Notably, 35% of graduates from OSU-COM at Cherokee Nation matched with residency programs in rural or tribal settings.

Cherokee Nation Principal Chief Chuck Hoskin Jr. emphasized the importance of this achievement, recognizing both the resilience of Cherokee ancestors and the promise these new doctors hold. "Their dedication addresses the critical shortage of rural doctors while increasing Native representation in our healthcare system," Hoskin said in a statement. "This ensures culturally competent care for generations to come."

Training physicians to serve rural and underserved communities is a key mission of the OSU Center for Health Sciences, particularly considering Oklahoma's low national health outcome rankings. "These graduates …. embody the values of service, compassion, and excellence shared by both the Cherokee Nation and Oklahoma State University," Dr.
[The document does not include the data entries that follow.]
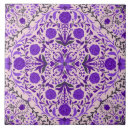 Search for pink floral tiles Leaves
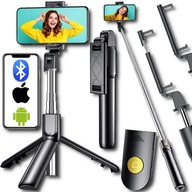 SELFIE TYČ STATÍV STATÍV DIAĽKOVÉ BLUETOOTH SELFIE TYČ STATÍV STATÍV DIAĽKOVÉ BLUETOOTH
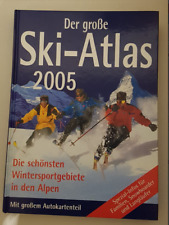 Grosse ski atlas gebraucht kaufen  Hüttenh.,-Mündelh.,-Ungelsh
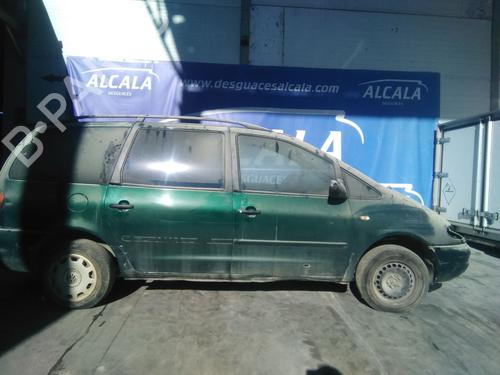Right mirror VW SHARAN (7M8, 7M9, 7M6) 1.9 TDI | BP16723760C27 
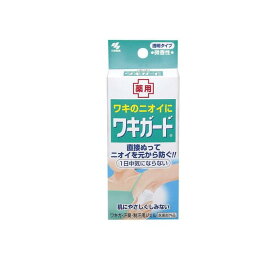 【送料無料！（地域限定）】薬用ワキガード 制汗用ジェル 微香性 50g
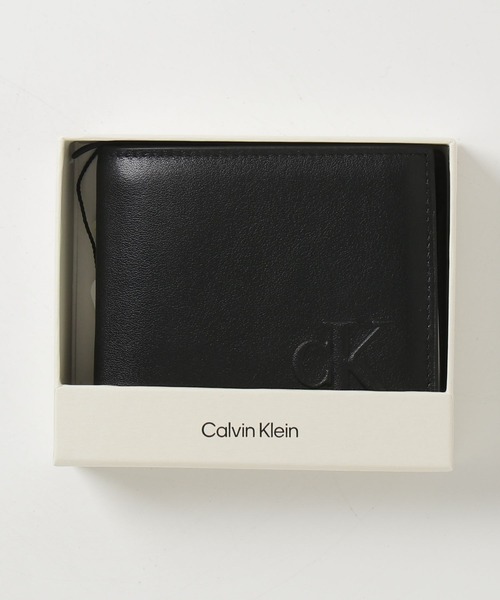 Calvin Klein（カルバン・クライン） 財布 財布 - ボールドCKバイ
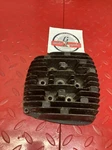 Suzuki TS125 1977 Cylinder Head Jug Barrel Cover. Fixed Price $56.90.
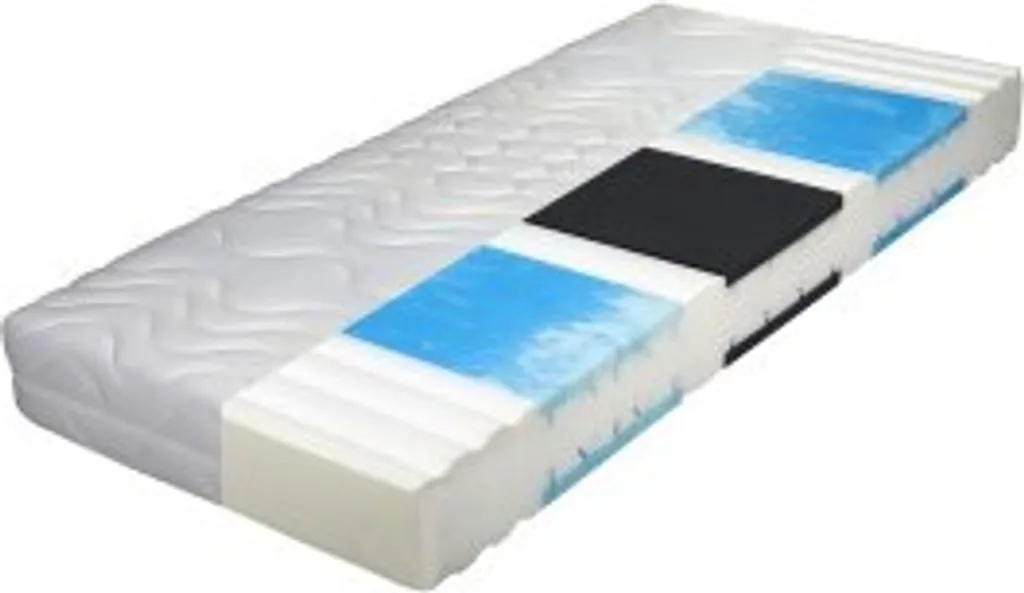 BeCo Vision Top -7 Zonen Orthopädische Komfortschaummatratze 80 X 200 Cm H3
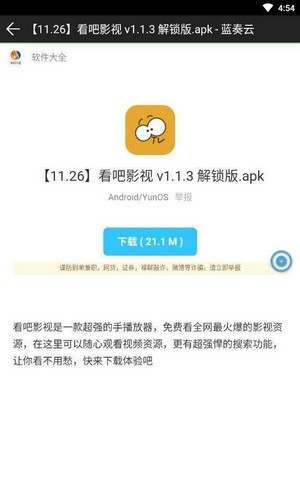 软件侦探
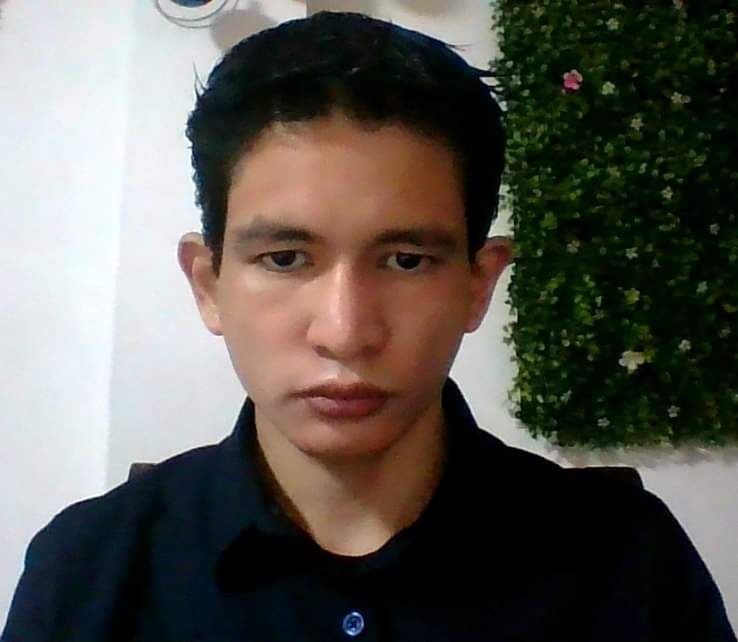 Foto de Dante Roberto Reyna López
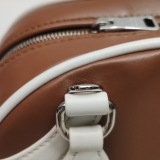 Prada Bowling Crossbody Bag Soft Calf — thumbnail 11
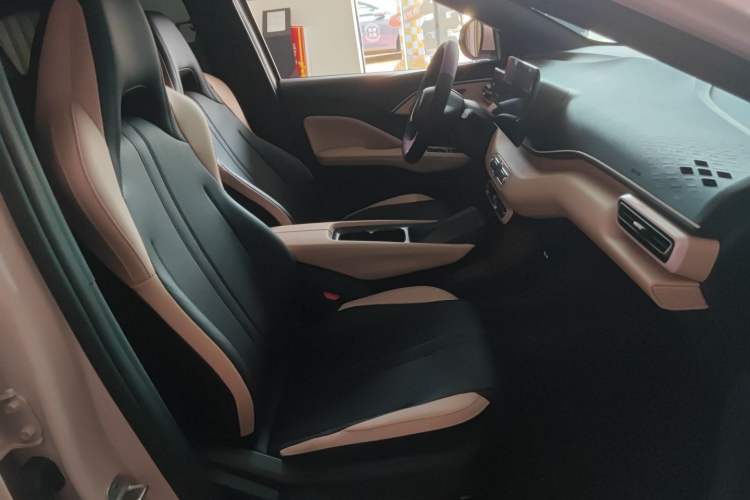 Used BYD Seagull 2025 Intelligent Driving Version 305 km Dynamic Edition
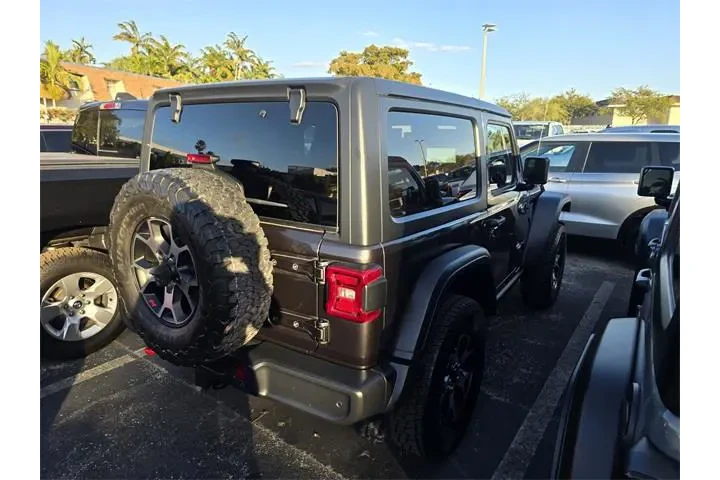 $28590 : Jeep Wrangler 2020 4x4 Rubic image 3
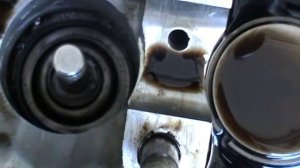 Загнуло клапана на ВАЗ Приоре и движок стал жрать масло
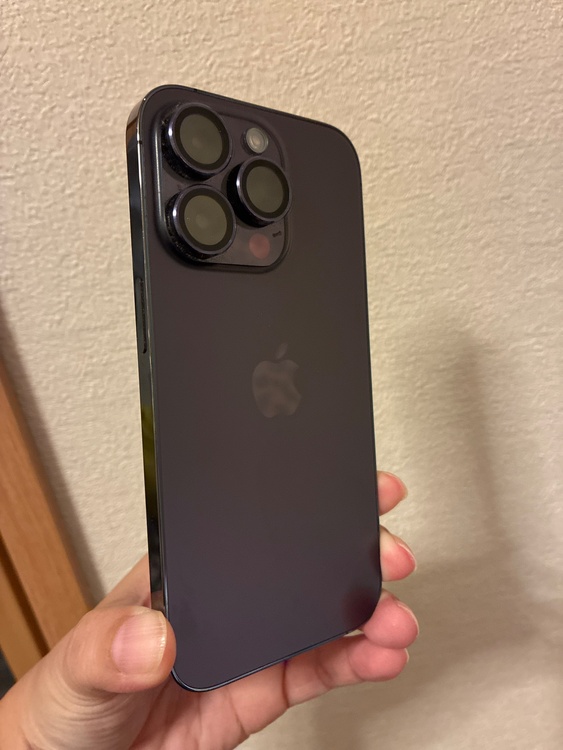 iPhone iPhone 14 Pro 512GB SIMフリー（スマホ）の商品画像 - 査定依頼日：2026年9月23日 - 最高査定価格：79,000円
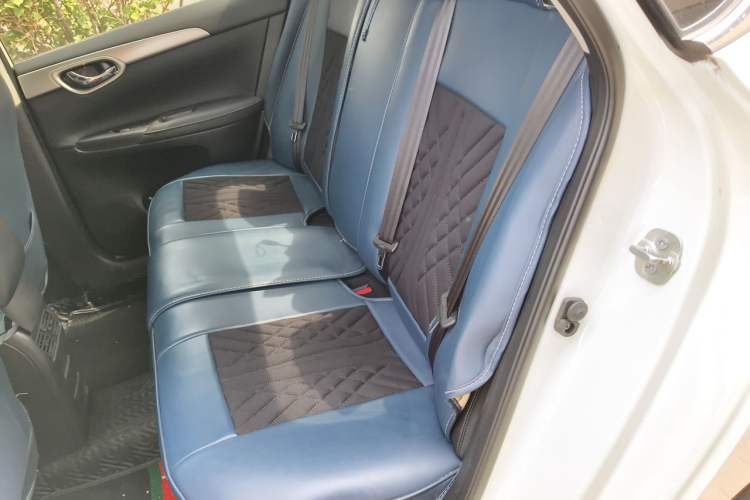 Used Nissan Sylphy 2021 Classic 1.6XE CVT Comfort Edition Left Rear Seat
Johnny Stephens, president of OSU-CHS, said in a statement. 

The nine Native American graduates in this first class represent a significant increase over the national average. There are currently only about 2,500 Native American physicians serving a population of nearly 850,000 doctors nationwide. This translates to just 0.3% representation, according to the Association of American Medical Colleges (AAMC). Some specialties like endocrinology, neonatal medicine, and vascular surgery have zero Native American representation.

This inaugural class is just the beginning. Future classes at OSU-COM at Cherokee Nation are projected to have between 16% and 30% of students coming from tribal backgrounds. Native medical students represent 11 different tribes and hail from 46 Oklahoma counties, Natasha Bray, the medical school’s dean told STAT

Additionally, the graduating class at OSU's main campus in Tulsa includes 15 more Indigenous doctors. This collective effort signifies a crucial step towards diversifying the medical workforce and addressing the critical need for physicians in rural and tribal communities.